───── Text provided ─────
AMENDMENT TO EMPLOYMENT AGREEMENT

EX-10..8.1 5 v105684_ex10x8-1.htm
 
AMENDMENT TO
EMPLOYMENT AGREEMENT

AMENDMENT NO. 1 dated November 20, 2007 (“Amendment”), to the EMPLOYMENT AGREEMENT made as of June 26, 2002 (the “Employment Agreement”), by and between MDC PARTNERS INC., a Canadian corporation (as assignee and successor-in-interest to Maxxcom Inc., the “Company”), and ROBERT DICKSON (the “Executive”).
 
WHEREAS, the parties hereto desire to amend the Employment Agreement to provide for the amended terms and conditions set forth herein;
 
NOW, THEREFORE, in consideration of the mutual covenants and agreements set forth in this Amendment, and for other good and valuable consideration, the receipt and sufficiency of which are hereby acknowledged, the parties do hereby agree as follows:
 
1. Capitalized terms used in this Amendment and not otherwise defined shall have the meaning given to such terms in the Employment Agreement. All references in the Employment Agreement to “Maxxcom” shall be deemed to refer to the Company.
─────
List of tasks =>
**A)** On what date was the original Employment Agreement made, according to the employment agreement amendment?
**B)** List every term that the employment agreement amendment defines in parentheses.
The listing below comes from a different source than the employment agreement amendment.
───── Provided data ─────
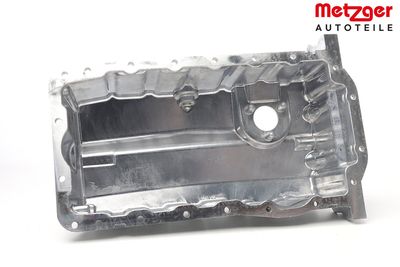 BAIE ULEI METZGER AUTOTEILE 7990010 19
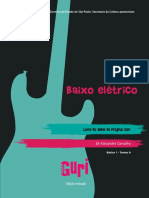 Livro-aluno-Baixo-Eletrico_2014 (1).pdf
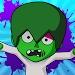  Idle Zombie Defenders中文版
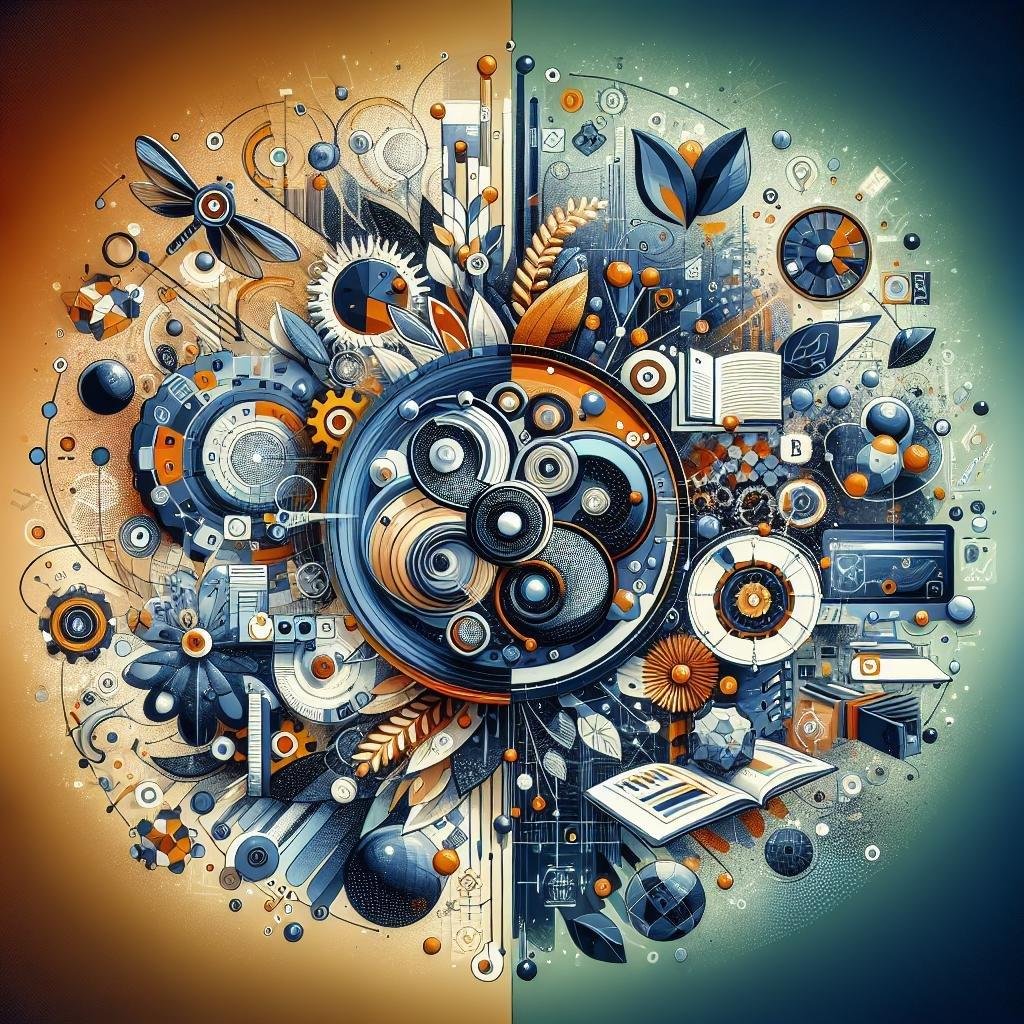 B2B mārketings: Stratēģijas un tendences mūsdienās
─────
───── Provided data ─────
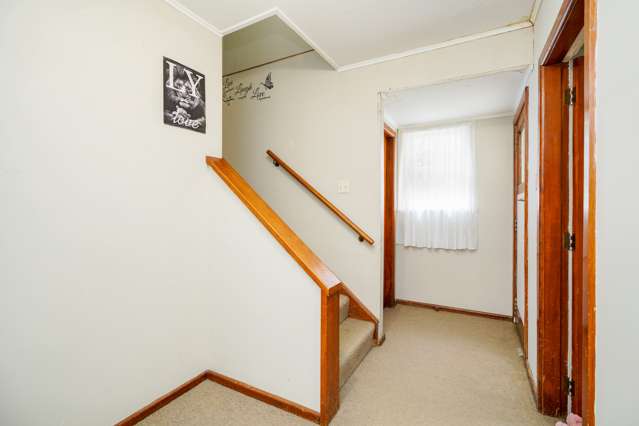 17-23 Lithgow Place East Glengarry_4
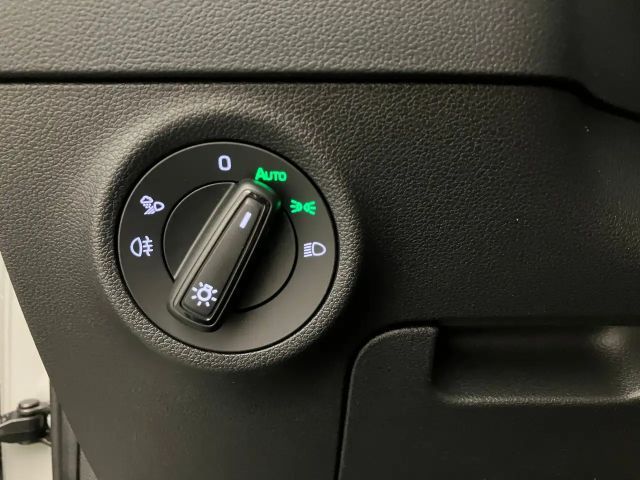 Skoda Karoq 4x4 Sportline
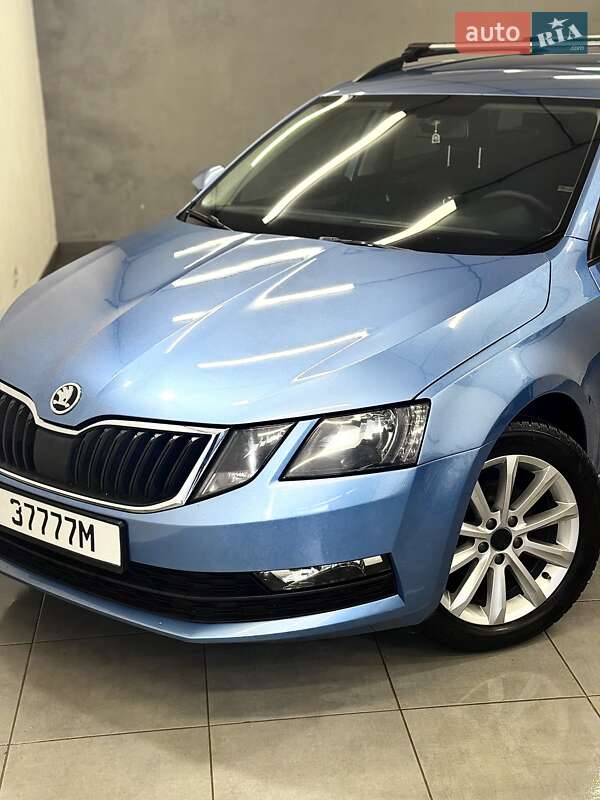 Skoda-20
─────
Solutions by task =>
**A)** June 26, 2002

**B)**
- Amendment
- Employment Agreement
- Company
- Executive